In 1604 another Portuguese, Quiroga de San Antonio, discovered the lost city for the second time, only to meet with the same disbelief, and in 1672 a French missionary, Pere Chevreuil, fared no better. So the jungle hid the carved temples for another two hundred years, and finally they were discovered for a fourth time, on this occasion by a French naturalist named Henri Mouhot. He stared in wonder at the crumbling walls, the huge trees growing up through ornate roofs, at the stone lions that guarded the deserted entrances. Carved figures of extraordinary beauty seemed to watch him through the foliage, and five immense towers shaped like lotus buds soared up towards the sky.
Henri Mouhot realised that he had stumbled upon the fabled lost capital of Cambodia, and immediately set about making a detailed description of his find. This time there was no disbelief, no talk of traveller’s tales. France was politically interested in Indo-China, but in those days Cambodia was ruled by neighbouring Siam, now Thailand, and there seemed little chance that permission would be forthcoming for a French expedition.
But the wheels of politics turned, and by the end of the 19th century, Angkor, as the area of the ruins was called, had become French territory. The French government got together a formidable team of archaeologists, engineers, scholars and architects and sent it out to study and reclaim the lost city in the jungle. Not only to save it from further damage, but also to find out who built it, and why.
It was soon found that the ruins fell broadly into two parts, Angkor Thom, the old city, and Angkor Wat, the great temple that was soon to be spoken of as one of the wonders of the world. There were, in fact, some 600 temples and other buildings on the site, but Angkor Wat dwarfed them all. The temple was an enormous masterpiece of ancient architecture, measuring 1,500 by 1,200 metres, with a massive central block rising to a height of 60 metres.

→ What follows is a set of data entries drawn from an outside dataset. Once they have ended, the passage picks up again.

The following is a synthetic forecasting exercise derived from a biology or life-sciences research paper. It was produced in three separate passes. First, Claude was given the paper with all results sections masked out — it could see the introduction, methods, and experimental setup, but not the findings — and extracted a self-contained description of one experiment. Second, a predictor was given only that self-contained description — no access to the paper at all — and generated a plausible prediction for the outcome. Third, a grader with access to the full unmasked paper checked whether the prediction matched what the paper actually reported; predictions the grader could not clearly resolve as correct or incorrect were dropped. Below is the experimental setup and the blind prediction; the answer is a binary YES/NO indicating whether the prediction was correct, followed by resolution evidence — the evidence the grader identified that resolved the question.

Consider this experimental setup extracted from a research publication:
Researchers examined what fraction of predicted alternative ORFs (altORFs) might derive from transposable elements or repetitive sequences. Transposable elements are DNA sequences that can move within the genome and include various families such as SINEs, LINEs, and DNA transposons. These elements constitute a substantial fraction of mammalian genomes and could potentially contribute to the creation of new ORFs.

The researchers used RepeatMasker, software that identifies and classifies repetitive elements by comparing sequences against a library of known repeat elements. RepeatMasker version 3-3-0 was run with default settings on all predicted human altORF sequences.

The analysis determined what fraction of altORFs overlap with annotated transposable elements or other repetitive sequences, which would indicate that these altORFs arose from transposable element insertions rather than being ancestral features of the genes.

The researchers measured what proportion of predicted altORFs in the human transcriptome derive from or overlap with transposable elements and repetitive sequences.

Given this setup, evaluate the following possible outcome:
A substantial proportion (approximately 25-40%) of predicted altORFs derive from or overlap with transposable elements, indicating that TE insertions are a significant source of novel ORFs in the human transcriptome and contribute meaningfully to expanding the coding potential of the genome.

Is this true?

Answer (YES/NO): NO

It was a maze of carved galleries, stairways and pinnacles, with 20,000 carved figures acting out scenes from religious epics or recounting the achievements of kings who had once ruled in the lost city. The great temple was enclosed by a deep moat, 60 metres wide, and engineered with such skill that the error in its entire circumference was found to be less than two centimetres.
The city of Angkor Thom was also constructed on an immense scale, for the crumbling wall that enclosed it stretched for no less than eight miles. Entered by five magnificent gates, the city was built about an imposing square, the Grand Plaza, which in turn was flanked by stately buildings. Some idea of the sheer size of Angkor Thom may be judged by an inscription found in one of its many temples. This recorded the startling fact that 306,372 servants from 13,500 villages worked there and consumed 35,000 tonnes of rice every year. The population of the city was apparently between one and two million.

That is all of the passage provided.